AnySpool: Client-Side NFC Tag Provisioning

AnySpool: Client-Side NFC Tag Provisioning

AnySpool is a strictly client-side web utility designed to bridge standard W3C hardware APIs with closed hardware ecosystems. It provisions blank, commodity NTAG213 NFC stickers with the proprietary 96-byte payload required by Elegoo 3D printers (such as the Centauri Carbon 2 and Neptune 4 Pro) for automated material configuration.

The Problem Domain

Modern additive manufacturing hardware increasingly utilizes telemetry to reduce user friction. Elegoo accomplishes this by reading an NFC tag embedded in the filament spool, which instantly configures the printer’s hotend temperature, retraction parameters, and material profiles.

However, Elegoo implemented this feature using standard NTAG213 silicon while obscuring the payload structure. This creates an artificial walled garden, preventing users from refilling spools or using third-party materials while retaining the automated configuration features.

AnySpool maps the proprietary hex structure and provides a deployment mechanism to write this data to off-the-shelf €0.04 NFC stickers.

Architecture & Core Features

The project was built with a strict mandate for zero ongoing Total Cost of Ownership (TCO) and absolute data privacy. It demonstrates how to build resilient hardware-interfacing tools without backend liabilities.

  • Zero-State Client Architecture: The application runs entirely within the browser. There is no backend database, no user authentication, and no analytics. Payload generation happens entirely in local memory.
  • Native Web NFC Integration: On supported runtime engines (specifically Blink-based browsers on Android), AnySpool utilizes the W3C Web NFC API (NDEFReader).
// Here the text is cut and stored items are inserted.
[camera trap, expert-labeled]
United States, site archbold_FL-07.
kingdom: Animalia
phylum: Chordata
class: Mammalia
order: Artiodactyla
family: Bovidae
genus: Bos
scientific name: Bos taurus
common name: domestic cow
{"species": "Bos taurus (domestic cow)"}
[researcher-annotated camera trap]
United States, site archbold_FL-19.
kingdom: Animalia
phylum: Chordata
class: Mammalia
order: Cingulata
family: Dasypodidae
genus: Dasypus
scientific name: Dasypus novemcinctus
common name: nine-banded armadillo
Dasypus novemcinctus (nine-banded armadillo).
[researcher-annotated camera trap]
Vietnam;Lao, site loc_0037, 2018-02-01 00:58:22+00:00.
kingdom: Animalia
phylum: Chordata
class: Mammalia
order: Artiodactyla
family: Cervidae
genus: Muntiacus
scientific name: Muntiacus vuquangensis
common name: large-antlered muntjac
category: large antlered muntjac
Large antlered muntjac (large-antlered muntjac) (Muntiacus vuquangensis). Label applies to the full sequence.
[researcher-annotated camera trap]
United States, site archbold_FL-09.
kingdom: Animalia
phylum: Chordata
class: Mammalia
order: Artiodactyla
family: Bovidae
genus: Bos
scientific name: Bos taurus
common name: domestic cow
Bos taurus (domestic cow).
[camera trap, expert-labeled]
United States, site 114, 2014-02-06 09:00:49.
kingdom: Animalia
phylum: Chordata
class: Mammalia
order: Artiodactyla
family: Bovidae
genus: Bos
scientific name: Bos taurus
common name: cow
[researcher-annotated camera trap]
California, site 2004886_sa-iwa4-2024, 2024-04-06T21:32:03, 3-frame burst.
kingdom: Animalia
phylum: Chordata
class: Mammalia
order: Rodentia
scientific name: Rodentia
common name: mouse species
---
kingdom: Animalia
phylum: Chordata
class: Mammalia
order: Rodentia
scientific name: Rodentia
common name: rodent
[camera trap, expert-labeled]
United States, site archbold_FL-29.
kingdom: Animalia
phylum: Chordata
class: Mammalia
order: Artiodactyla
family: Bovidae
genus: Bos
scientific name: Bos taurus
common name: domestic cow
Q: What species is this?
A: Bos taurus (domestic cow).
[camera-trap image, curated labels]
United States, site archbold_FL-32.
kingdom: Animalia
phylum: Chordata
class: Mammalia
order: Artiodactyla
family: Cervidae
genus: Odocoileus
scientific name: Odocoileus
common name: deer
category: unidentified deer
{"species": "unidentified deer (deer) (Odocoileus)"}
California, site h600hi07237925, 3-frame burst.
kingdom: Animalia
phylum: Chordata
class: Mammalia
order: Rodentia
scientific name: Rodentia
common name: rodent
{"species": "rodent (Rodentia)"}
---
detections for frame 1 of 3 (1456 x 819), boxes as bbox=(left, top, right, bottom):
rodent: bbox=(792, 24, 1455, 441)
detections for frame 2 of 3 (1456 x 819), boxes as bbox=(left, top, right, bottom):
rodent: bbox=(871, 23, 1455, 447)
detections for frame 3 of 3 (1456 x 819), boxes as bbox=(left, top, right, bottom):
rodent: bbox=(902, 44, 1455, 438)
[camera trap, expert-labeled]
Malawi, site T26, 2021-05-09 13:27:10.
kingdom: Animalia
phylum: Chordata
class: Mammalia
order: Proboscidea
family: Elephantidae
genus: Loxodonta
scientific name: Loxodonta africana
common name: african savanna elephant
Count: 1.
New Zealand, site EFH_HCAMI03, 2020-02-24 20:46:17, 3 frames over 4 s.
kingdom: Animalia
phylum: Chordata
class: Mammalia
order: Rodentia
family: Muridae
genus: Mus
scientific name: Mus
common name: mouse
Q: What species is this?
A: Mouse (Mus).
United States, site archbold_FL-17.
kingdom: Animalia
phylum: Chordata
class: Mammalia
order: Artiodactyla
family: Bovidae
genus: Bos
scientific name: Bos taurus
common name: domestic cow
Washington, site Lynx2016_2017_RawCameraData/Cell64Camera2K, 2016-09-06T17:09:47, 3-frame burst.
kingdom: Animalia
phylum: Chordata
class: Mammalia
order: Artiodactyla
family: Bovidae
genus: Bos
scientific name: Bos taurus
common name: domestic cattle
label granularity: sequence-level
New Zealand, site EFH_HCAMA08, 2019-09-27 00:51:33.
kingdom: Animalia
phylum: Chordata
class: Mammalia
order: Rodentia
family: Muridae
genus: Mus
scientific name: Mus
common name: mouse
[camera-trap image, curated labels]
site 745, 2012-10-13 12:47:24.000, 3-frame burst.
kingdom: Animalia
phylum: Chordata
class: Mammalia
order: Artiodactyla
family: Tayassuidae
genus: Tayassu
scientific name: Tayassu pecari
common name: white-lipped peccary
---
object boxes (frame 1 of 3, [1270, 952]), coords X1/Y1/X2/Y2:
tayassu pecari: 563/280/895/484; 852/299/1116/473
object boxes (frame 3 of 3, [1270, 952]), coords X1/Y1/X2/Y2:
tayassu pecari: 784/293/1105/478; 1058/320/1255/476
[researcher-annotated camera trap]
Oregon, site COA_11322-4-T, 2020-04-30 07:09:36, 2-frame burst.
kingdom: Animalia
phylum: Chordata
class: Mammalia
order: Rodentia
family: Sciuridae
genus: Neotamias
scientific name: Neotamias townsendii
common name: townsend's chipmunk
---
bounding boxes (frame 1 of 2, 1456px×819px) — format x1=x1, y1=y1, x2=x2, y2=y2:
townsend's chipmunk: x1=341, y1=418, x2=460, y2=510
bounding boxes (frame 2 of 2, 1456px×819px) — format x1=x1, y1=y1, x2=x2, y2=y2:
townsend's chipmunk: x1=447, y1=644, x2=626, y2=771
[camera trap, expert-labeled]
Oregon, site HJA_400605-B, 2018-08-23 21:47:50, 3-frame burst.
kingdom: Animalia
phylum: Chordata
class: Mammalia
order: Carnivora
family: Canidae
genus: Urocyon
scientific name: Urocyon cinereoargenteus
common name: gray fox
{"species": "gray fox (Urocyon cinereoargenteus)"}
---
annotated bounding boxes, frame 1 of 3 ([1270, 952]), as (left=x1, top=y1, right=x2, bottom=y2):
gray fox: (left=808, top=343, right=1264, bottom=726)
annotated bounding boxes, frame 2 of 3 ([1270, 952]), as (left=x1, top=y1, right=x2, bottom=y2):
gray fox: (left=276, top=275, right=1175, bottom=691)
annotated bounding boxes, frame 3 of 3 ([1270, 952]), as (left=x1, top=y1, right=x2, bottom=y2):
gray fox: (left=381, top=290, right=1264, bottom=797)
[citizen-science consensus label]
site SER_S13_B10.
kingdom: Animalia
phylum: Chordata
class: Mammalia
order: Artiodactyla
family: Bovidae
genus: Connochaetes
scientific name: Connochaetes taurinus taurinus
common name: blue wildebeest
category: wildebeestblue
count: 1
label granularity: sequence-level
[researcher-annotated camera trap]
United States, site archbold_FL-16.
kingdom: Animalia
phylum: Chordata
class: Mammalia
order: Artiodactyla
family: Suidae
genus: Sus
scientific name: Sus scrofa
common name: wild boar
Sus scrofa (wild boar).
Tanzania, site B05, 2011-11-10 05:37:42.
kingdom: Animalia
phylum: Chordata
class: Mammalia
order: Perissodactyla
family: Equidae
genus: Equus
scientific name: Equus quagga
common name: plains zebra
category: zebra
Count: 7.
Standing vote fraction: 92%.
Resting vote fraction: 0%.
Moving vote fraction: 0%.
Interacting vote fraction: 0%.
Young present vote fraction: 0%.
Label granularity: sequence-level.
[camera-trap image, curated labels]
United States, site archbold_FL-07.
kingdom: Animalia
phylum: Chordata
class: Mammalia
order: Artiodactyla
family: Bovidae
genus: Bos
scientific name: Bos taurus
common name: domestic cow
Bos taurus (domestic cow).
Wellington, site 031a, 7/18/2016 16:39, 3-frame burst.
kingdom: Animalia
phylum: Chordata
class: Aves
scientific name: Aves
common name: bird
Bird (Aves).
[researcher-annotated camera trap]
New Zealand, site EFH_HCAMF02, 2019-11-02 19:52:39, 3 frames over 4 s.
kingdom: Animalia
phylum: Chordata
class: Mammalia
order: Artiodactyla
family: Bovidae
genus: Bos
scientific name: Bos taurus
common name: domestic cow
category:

This allows direct, one-tap hardware provisioning from the browser to the silicon.
  • Deterministic Payload Generation: The core logic engine translates human-readable catalog selections (Material, Subtype, Family, Color) into the precise 36-page hex block required by the printer’s firmware.
  • Raw Hex Fallback Routing: To bypass administrative platform restrictions (such as iOS WebKit’s lack of Web NFC support), the application generates verifiable, raw A2 hex command arrays that can be passed through generic third-party applications like NFC Tools.

Technical Learnings & Systemic Friction

Building AnySpool exposed several realities about modern web-to-hardware integrations:

  1. The Browser Engine Tax: The W3C specification for hardware APIs is highly functional, but its utility is gated by platform monopolies. Because Apple enforces WebKit on iOS, native NFC provisioning via the web is administratively blocked. The iOS fallback mechanism in AnySpool is a functional but inelegant copy-paste workaround—a direct consequence of compliance theater surrounding the Digital Markets Act (DMA).
  2. API Sourcing Brittleness: Populating the material catalog required scraping Elegoo’s regional storefronts. This revealed undocumented discrepancies between regions; the .de API serves product variants in a fundamentally different structure than the .com API. Building reliable systems on top of fragmented, undocumented external endpoints requires aggressive sanitization and manual mapping.
  3. The Illusion of the Hardware Moat: Deploying proprietary formats on commodity silicon (like the NTAG213) provides no actual security, only temporary obscurity. The 96-byte payload was easily reversed, validating the principle that unencrypted supply chain hardware is always eventually commoditized by the end-user.

Source & Bug Reporting

AnySpool is maintained as an open-source utility. As Elegoo releases new hardware profiles or filament variants, the hex mapping tables will require updating.

If you encounter a filament profile that generates an incorrect temperature offset, or if you have mapped a new material subtype, please open an issue with the raw tag dump or submit a pull request modifying the payload generation logic. Provide factual, reproducible steps when logging payload errors.